TEXTE EXTRAIT
20Le troisième article d’Ibrahima Demba Dione, Jean-Alain Goudiaby et Fatoumata Hane fait état de la situation d’enclavement des populations vivant dans les espaces insulaires sénégalais, plus précisément dans les îles du Saloum de la région de Fatick et les îles du Bliss-Kassa en Casamance. Du fait de l’absence de structures sanitaires sur place, les personnes malades ou en danger doivent recourir à des évacuations sanitaires effectuées en pirogue. Si le dispositif d’évacuation sanitaire fait partie d’un programme national, le transport de ces personnes, effectué dans les îles, n’est pas pris en charge par l’État. Ce sont des ONG, des associations, des membres de la diaspora ou les populations locales qui financent les pirogues et les piroguiers, ainsi que les ambulances stationnées sur la terre ferme, en répercussion des incohérences dans les stratégies d’aménagement sanitaire.

21Dans un tout autre contexte, le quatrième article, proposé par Chloé Tisserand, explore l’action de l’État français à travers le dispositif de secours et d’assistance en mer de la sécurité civile, à partir de l’analyse d’opérations de sauvetage de personnes exilées dans la Manche. L’autrice montre notamment en quoi la gestion des moyens logistiques (transport, sauvetage) révèle une distribution inégale entre les moyens mobilisés en mer et ceux mobilisés à terre. Elle constate que l’État ne propose pas de prise en charge médicale et psychologique aux naufragés. Ce sont des associations qui se chargent de les accompagner vers les soins biomédicaux.

22Dans le cinquième et dernier article de ce numéro, Carla Vaucher analyse un programme permettant à des enfants togolais et béninois d’être opérés du cœur dans des hôpitaux en Suisse. S’il s’agit d’un dispositif qui est institutionnel, puisqu’il est mis en place et financé par une ONG d’aide à l’enfance, il n’est pas réellement étatique. L’État suisse y contribue néanmoins financièrement via le « budget humanitaire » alloué aux établissements de santé. Depuis 2011, les deux hôpitaux suisses partenaires du dispositif offrent ainsi la « gratuité » des soins – comprenant les opérations, hospitalisations et examens biomédicaux – à l’ONG. Le but est de venir en aide à davantage d’enfants ouest-africains, tout en permettant aux chirurgiens et aux cardiologues suisses de gagner en expertise, parce que les interventions deviennent plus nombreuses, mais aussi plus complexes, du fait de la prise en charge relativement tardive de ces malformations.

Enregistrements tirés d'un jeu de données
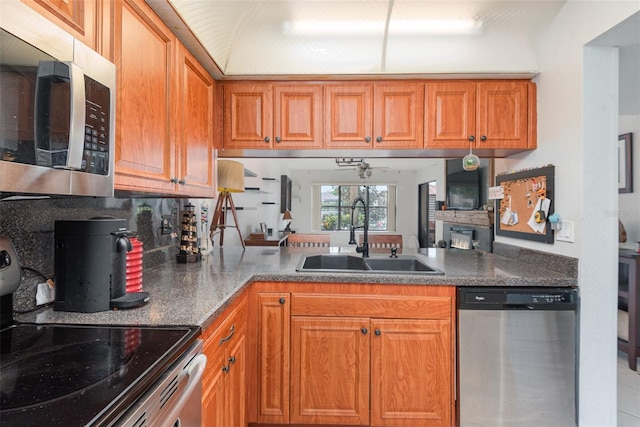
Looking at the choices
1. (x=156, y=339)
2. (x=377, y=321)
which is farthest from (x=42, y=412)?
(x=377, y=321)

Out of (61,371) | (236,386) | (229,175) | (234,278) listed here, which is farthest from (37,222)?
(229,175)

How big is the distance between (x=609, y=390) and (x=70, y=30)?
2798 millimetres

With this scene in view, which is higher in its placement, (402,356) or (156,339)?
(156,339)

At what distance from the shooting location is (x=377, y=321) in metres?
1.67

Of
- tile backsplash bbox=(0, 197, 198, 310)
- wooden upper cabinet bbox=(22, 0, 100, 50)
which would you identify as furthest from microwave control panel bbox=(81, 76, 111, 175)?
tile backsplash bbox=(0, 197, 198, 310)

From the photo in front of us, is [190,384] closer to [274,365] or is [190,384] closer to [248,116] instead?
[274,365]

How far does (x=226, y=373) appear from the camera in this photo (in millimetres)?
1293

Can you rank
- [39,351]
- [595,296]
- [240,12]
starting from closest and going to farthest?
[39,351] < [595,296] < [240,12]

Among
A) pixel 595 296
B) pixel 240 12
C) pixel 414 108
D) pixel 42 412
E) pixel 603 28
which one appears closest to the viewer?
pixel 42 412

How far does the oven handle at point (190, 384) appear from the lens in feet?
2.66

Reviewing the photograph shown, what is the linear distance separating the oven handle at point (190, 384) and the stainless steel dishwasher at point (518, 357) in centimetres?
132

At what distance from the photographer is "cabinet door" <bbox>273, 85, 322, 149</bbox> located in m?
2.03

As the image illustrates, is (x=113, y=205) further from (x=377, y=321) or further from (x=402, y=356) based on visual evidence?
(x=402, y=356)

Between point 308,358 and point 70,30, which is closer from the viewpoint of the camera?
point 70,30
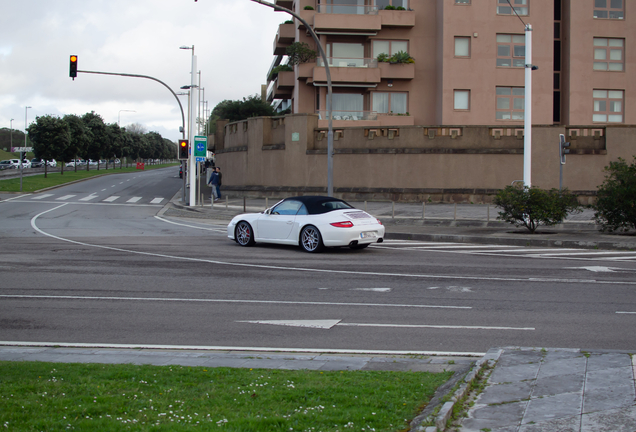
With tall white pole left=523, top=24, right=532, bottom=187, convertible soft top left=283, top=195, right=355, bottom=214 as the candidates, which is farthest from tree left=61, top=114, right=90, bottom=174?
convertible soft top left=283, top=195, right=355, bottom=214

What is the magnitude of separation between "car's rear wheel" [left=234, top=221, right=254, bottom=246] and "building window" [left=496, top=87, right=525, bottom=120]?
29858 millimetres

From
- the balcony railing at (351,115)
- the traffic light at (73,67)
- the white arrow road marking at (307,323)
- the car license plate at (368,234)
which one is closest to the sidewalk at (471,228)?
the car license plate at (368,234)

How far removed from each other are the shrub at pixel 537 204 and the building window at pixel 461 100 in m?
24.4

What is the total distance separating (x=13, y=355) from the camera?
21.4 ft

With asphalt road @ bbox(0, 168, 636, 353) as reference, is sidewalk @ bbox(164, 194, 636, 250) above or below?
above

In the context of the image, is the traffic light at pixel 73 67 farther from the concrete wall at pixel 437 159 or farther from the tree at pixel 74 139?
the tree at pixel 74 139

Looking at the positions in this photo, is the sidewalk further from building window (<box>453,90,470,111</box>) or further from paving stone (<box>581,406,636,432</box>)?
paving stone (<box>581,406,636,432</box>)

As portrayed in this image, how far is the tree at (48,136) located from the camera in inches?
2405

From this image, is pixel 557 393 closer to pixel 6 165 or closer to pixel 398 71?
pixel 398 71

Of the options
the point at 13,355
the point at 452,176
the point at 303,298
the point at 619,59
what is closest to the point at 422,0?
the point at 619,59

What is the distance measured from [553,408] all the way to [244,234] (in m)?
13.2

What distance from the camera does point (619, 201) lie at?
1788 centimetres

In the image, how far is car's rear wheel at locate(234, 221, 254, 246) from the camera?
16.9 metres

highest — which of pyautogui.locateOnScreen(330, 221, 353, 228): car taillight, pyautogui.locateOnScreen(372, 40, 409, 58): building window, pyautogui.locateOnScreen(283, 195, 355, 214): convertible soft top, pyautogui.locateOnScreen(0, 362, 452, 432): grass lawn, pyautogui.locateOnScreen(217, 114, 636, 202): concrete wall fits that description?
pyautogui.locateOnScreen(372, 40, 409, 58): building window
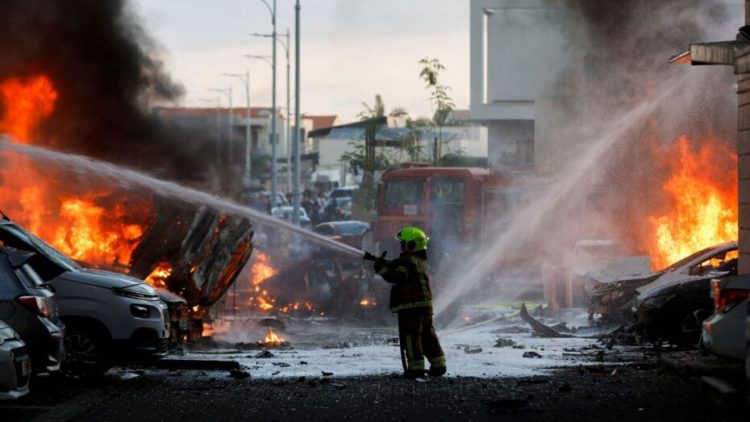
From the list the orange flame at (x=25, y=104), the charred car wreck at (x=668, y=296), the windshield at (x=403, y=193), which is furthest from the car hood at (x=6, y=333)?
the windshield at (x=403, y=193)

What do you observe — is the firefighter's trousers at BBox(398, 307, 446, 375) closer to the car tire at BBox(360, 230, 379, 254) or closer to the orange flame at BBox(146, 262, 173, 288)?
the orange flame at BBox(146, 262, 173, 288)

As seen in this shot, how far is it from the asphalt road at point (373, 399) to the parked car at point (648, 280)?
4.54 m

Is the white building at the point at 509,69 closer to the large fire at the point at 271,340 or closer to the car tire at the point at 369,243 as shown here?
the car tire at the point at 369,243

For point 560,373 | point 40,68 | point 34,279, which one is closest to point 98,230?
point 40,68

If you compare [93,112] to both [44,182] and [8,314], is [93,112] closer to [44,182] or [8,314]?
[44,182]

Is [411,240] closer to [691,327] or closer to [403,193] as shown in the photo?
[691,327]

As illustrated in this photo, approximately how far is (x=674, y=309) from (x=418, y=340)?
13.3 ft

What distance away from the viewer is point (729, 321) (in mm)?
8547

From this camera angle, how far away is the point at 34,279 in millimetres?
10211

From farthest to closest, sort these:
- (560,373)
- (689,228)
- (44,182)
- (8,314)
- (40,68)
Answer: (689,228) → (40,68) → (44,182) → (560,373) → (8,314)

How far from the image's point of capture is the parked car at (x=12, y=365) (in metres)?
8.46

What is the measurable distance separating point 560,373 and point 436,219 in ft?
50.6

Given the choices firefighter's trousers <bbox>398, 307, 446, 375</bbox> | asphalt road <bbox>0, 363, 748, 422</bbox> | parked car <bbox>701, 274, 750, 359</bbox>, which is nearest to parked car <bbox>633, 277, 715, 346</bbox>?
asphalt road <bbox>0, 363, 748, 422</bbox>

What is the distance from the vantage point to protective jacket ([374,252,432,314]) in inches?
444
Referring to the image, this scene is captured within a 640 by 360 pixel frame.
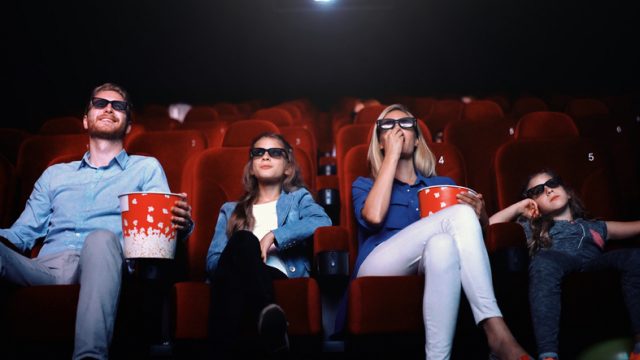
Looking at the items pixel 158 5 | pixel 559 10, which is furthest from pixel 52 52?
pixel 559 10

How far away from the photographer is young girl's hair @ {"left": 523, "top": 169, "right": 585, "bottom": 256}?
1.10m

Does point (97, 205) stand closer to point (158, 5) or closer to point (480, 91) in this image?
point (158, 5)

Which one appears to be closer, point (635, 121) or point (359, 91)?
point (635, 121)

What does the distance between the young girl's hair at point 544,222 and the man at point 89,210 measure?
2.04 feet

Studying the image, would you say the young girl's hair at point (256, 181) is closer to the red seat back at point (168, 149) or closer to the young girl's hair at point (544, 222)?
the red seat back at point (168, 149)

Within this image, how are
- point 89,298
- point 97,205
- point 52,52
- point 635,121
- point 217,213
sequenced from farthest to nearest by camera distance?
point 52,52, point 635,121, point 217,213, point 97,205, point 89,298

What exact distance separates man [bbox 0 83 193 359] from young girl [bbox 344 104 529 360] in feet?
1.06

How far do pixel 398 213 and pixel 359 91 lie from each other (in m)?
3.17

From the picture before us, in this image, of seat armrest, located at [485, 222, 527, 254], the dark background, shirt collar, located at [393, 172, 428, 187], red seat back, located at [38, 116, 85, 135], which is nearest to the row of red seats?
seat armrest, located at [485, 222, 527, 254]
==
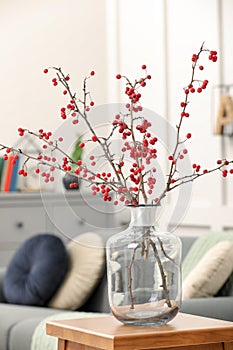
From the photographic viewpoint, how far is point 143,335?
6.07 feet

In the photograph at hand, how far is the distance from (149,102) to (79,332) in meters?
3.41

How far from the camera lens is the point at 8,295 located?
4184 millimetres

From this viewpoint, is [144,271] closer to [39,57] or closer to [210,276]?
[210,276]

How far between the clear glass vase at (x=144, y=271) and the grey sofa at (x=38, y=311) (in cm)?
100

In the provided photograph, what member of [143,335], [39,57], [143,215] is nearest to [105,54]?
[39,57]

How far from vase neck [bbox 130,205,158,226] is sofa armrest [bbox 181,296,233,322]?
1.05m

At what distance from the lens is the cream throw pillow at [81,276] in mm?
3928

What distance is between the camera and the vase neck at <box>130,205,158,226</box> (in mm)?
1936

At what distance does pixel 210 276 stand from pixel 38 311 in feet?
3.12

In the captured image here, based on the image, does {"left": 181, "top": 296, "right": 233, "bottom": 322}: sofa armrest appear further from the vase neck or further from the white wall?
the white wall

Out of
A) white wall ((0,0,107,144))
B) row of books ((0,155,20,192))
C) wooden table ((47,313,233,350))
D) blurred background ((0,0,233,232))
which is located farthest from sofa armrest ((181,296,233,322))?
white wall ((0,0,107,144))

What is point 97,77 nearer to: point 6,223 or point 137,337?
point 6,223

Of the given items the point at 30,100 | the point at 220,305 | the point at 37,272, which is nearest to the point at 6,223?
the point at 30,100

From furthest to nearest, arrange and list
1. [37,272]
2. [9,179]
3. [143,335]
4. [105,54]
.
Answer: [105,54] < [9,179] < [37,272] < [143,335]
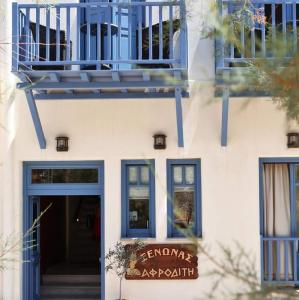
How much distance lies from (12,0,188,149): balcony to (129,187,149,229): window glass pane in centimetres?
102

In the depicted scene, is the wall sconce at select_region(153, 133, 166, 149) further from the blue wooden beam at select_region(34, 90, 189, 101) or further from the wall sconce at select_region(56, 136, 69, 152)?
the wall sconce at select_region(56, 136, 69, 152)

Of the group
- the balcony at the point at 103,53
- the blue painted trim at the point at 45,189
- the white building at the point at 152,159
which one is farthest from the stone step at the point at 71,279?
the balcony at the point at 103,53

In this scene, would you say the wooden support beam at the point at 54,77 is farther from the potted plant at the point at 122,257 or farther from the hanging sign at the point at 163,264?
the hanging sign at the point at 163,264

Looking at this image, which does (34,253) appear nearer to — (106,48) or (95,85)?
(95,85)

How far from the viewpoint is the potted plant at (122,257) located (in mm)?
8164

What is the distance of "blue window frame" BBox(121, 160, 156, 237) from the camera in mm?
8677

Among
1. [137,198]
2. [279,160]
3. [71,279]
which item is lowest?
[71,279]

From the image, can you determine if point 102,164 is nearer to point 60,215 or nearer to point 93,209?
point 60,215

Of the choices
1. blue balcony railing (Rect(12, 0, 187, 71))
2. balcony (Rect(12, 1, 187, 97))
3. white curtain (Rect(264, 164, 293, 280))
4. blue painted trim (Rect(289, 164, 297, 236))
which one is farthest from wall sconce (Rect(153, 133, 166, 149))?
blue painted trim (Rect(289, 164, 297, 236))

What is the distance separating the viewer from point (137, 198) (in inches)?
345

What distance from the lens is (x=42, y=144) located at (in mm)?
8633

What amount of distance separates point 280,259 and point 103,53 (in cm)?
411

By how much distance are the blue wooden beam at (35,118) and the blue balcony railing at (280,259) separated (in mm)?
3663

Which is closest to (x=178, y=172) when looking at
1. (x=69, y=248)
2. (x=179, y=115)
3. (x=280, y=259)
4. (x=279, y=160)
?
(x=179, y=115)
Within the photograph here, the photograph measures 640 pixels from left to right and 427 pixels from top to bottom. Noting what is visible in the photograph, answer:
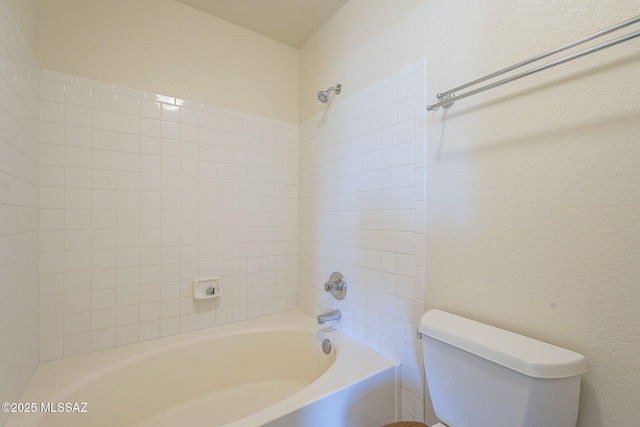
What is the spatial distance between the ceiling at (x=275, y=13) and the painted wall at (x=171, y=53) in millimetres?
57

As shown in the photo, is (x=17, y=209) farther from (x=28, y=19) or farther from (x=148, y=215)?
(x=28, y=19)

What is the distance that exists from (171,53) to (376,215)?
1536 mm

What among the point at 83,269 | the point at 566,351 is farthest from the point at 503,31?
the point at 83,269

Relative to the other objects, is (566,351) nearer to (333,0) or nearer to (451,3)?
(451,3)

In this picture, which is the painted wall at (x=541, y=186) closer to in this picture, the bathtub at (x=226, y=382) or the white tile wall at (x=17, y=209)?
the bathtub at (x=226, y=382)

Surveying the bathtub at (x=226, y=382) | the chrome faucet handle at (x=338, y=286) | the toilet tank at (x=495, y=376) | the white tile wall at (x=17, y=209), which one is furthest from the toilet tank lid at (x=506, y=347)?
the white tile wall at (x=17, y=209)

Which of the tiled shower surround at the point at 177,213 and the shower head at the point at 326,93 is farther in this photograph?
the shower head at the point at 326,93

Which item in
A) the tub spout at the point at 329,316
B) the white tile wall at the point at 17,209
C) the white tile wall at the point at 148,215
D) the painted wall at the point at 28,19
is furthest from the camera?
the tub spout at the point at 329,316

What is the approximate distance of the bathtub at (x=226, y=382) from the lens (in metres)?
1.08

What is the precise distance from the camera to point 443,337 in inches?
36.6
...
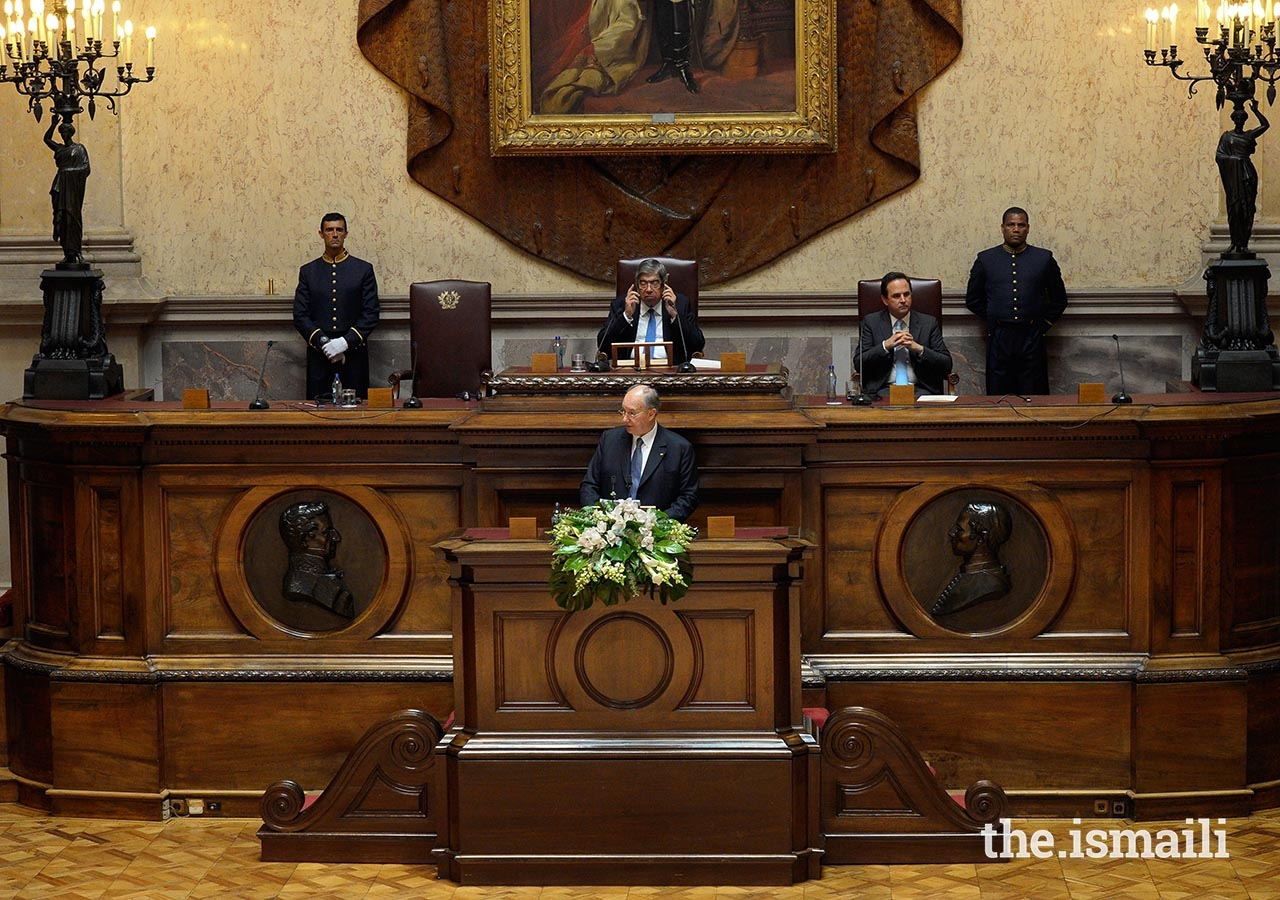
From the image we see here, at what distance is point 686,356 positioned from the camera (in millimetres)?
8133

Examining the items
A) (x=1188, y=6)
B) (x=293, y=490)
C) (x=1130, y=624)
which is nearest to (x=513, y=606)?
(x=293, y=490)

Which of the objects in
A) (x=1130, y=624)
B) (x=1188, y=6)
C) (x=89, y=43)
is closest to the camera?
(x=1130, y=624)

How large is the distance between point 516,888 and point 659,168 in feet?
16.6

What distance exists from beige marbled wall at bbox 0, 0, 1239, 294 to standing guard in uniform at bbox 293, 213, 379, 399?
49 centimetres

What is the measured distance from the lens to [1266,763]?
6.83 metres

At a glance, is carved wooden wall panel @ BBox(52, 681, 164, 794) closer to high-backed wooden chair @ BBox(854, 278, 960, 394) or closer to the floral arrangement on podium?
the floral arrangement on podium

TÂCHE À RÉALISER 1
Recopiez fidèlement le passage du texte sur les dispositifs sanitaires qui commence par « 21Dans un tout » et se termine par « les soins biomédicaux. ».
TÂCHE À RÉALISER 2
Prolongez le texte sur les dispositifs sanitaires au-delà de sa dernière phrase.
Ces enregistrements proviennent d'une autre source.

RÉPONSE DE L'EXERCICE 1
21Dans un tout autre contexte, le quatrième article, proposé par Chloé Tisserand, explore l’action de l’État français à travers le dispositif de secours et d’assistance en mer de la sécurité civile, à partir de l’analyse d’opérations de sauvetage de personnes exilées dans la Manche. L’autrice montre notamment en quoi la gestion des moyens logistiques (transport, sauvetage) révèle une distribution inégale entre les moyens mobilisés en mer et ceux mobilisés à terre. Elle constate que l’État ne propose pas de prise en charge médicale et psychologique aux naufragés. Ce sont des associations qui se chargent de les accompagner vers les soins biomédicaux.

RÉPONSE DE L'EXERCICE 2
23Les cinq articles de ce numéro s’intéressent donc à des dispositifs institutionnels dans lesquels le rôle des États, par rapport notamment à l’organisation et au financement de ces mobilités, est très variable : il se manifeste par l’élaboration principalement théorique d’un programme d’évacuation sanitaire au Sénégal, jusqu’à la prise en charge pratique quasiment totale dans le cas des patient·e·s réunionnais·es allogreffé·e·s en Hexagone. Le trait commun à l’ensemble de ces contributions est cependant de montrer que le fonctionnement des dispositifs étudiés repose en partie sur l’intervention d’autres acteur·rice·s que les institutions étatiques, telles que des ONG ou des associations. Ceci permet notamment d’interroger la frontière présentée plus haut, entre dispositif étatique et non étatique, et plus largement entre mobilités thérapeutiques institutionnelles versus autonomes.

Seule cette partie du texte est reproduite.